Help Center/ CloudTable Service/ User Guide/ Using Doris/ Data Import/ Importing Data to a Doris Cluster with Stream Load

Updated on 2025-08-12 GMT+08:00

View PDF

Importing Data to a Doris Cluster with Stream Load

Stream Load is a synchronous import method. You can import local files or data streams into Doris by sending HTTP requests. Stream Load synchronously executes the import and returns the import result. You can determine whether the import is successful based on the response body.

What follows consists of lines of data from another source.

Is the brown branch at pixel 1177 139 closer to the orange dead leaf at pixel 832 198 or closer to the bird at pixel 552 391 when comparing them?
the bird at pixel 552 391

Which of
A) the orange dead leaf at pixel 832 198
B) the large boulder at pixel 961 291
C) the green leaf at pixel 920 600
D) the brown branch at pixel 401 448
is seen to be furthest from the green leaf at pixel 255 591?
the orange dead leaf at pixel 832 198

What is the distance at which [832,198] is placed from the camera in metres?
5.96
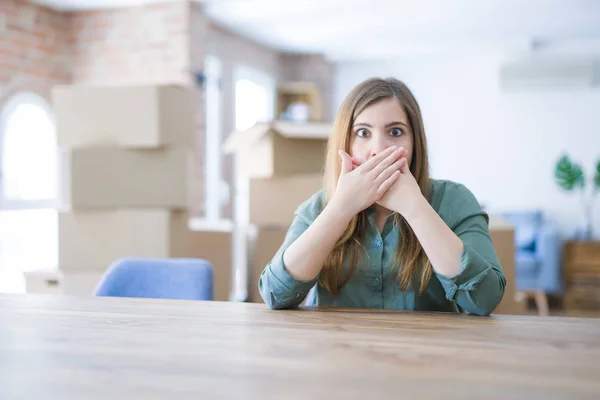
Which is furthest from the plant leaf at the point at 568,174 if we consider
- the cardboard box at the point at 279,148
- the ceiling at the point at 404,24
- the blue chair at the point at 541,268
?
the cardboard box at the point at 279,148

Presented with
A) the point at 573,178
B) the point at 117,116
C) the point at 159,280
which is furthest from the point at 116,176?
the point at 573,178

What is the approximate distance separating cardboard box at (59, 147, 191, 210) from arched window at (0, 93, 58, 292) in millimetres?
1945

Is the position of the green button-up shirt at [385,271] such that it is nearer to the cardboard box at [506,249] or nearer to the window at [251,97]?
the cardboard box at [506,249]

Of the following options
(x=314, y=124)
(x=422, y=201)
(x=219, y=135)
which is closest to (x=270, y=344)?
(x=422, y=201)

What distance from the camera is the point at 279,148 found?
264 cm

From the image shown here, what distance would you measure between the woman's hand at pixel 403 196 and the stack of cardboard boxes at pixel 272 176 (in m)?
1.46

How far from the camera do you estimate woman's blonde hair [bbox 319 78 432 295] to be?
46.9 inches

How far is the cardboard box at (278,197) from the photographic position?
2654mm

Stream Load is used to import local files or import data in data streams through programs.

Basic Principles

The following shows the main flow of Stream Load, omitting some import details.

  ^      +
                         |      |
                         |      | 1A. User submit load to FE
                         |      |
                         |   +--v-----------+
                         |   | FE           |
5. Return result to user |   +--+-----------+
                         |      |
                         |      | 2. Redirect to BE
                         |      |
                         |   +--v-----------+
                         +---+Coordinator BE| 1B. User submit load to BE
                             +-+-----+----+-+
                               |     |    |
                         +-----+     |    +-----+
                         |           |          | 3. Distribute data
                         |           |          |
                       +-v-+       +-v-+      +-v-+
                       |BE |       |BE |      |BE |
                       +---+       +---+      +---+

In Stream Load, Doris selects a node as the Coordinator node. This node receives data and distributes data to other data nodes. You can submit the import command through HTTP. If the command is submitted to the FE node, the FE node forwards the request to a BE node through the HTTP redirect command. You can also directly submit the import command to a specified BE node. The Coordinator BE node returns the final import result.

Basic Operations

Before using Stream Load to import data, ensure that the security group ports of the Doris cluster (ports 8030 and 8040) are enabled. Otherwise, the connection to Stream Load will time out.

Creating an import job
Stream Load submits and transfers data through HTTP. Here, the curl command shows how to submit an import.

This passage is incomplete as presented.